[Source]:
Re: merge 3 different types of RDDs in one

2015-12-01 Thread Shams ul Haque
Hi Jacek,

Thanks for the suggestion, i am going to try union.
And what is your opinion on 2nd question.


Thanks
Shams

On Tue, Dec 1, 2015 at 3:23 PM, Jacek Laskowski  wrote:

> Hi,
>
> Never done it before, but just yesterday I found out about
> SparkContext.union method that could help in your case.
>
> def union[T](rdds: Seq[RDD[T]])(implicit arg0: ClassTag[T]): RDD[T]
>
>
> http://spark.apache.org/docs/latest/api/scala/index.html#org.apache.spark.SparkContext
>
> Pozdrawiam,
> Jacek
>
> --
> Jacek Laskowski | https://medium.com/@jaceklaskowski/ |
> http://blog.jaceklaskowski.pl
> Mastering Spark https://jaceklaskowski.gitbooks.io/mastering-apache-spark/
> Follow me at https://twitter.com/jaceklaskowski
> Upvote at http://stackoverflow.com/users/1305344/jacek-laskowski
>
>
> On Tue, Dec 1, 2015 at 10:47 AM, Shams ul Haque 
> wrote:
> > Hi All,
> >
> > I have made 3 RDDs of 3 different dataset, all RDDs are grouped by
> > CustomerID in which 2 RDDs have value of Iterable type and one has signle
> > bean. All RDDs have id of Long type as CustomerId. Below are the model
> for 3
> > RDDs:
> > JavaPairRDD
> > JavaPairRDD
> > JavaPairRDD
> >
> > Now, i have to merge all these 3 RDDs as signle one so that i can
> generate
> > excel report as per each customer by using data in 3 RDDs.
> > As i tried to using Join Transformation but it needs RDDs of same type
> and
> > it works for two RDDs.
> > So my questions is,
> > 1. is there any way to done my merging task efficiently, so that i can
> get
> > all 3 dataset by CustomerId?
> > 2. If i merge 1st two using Join Transformation, then do i need to run
> > groupByKey() before Join so that all data related to single customer
> will be
> > on one node?
> >
> >
> > Thanks
> > Shams
>


Re: merge 3 different types of RDDs in one

2015-12-01 Thread Praveen Chundi

cogroup could be useful to you, since all three are PairRDD's.

https://spark.apache.org/docs/latest/api/scala/index.html#org.apache.spark.rdd.PairRDDFunctions

Best Regards,
Praveen


On 01.12.2015 10:47, Shams ul Haque wrote:

Hi All,

I have made 3 RDDs of 3 different dataset, all RDDs are grouped by 
CustomerID in which 2 RDDs have value of Iterable type and one has 
signle bean. All RDDs have id of Long type as CustomerId. Below are 
the model for 3 RDDs:

JavaPairRDD
JavaPairRDD
JavaPairRDD

Now, i have to merge all these 3 RDDs as signle one so that i can 
generate excel report as per each customer by using data in 3 RDDs.
As i tried to using Join Transformation but it needs RDDs of same type 
and it works for two RDDs.

So my questions is,
1. is there any way to done my merging task efficiently, so that i can 
get all 3 dataset by CustomerId?

[Dataset content]:

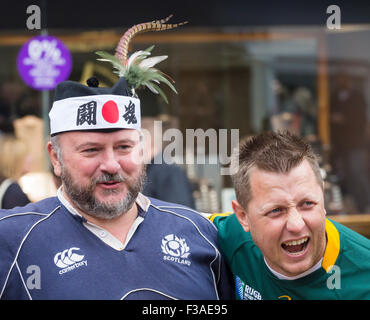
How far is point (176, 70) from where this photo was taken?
714 cm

[The problem]: Pick up the mailing-list thread on merging three kinds of RDDs into one and write what comes after its last line.

[Result]:
2. If i merge 1st two using Join Transformation, then do i need to run 
groupByKey() before Join so that all data related to single customer 
will be on one node?



Thanks
Shams



-
To unsubscribe, e-mail: user-unsubscr...@spark.apache.org
For additional commands, e-mail: user-h...@spark.apache.org



Re: merge 3 different types of RDDs in one

2015-12-01 Thread Sonal Goyal
I think you should be able to join different  rdds with same key. Have you
tried that?
On Dec 1, 2015 3:30 PM, "Praveen Chundi"  wrote:

> cogroup could be useful to you, since all three are PairRDD's.
>
>
> https://spark.apache.org/docs/latest/api/scala/index.html#org.apache.spark.rdd.PairRDDFunctions
>
> Best Regards,
> Praveen
>
>
> On 01.12.2015 10:47, Shams ul Haque wrote:
>
>> Hi All,
>>
>> I have made 3 RDDs of 3 different dataset, all RDDs are grouped by
>> CustomerID in which 2 RDDs have value of Iterable type and one has signle
>> bean. All RDDs have id of Long type as CustomerId. Below are the model for
>> 3 RDDs:
>> JavaPairRDD
>> JavaPairRDD
>> JavaPairRDD
>>
>> Now, i have to merge all these 3 RDDs as signle one so that i can
>> generate excel report as per each customer by using data in 3 RDDs.
>> As i tried to using Join Transformation but it needs RDDs of same type
>> and it works for two RDDs.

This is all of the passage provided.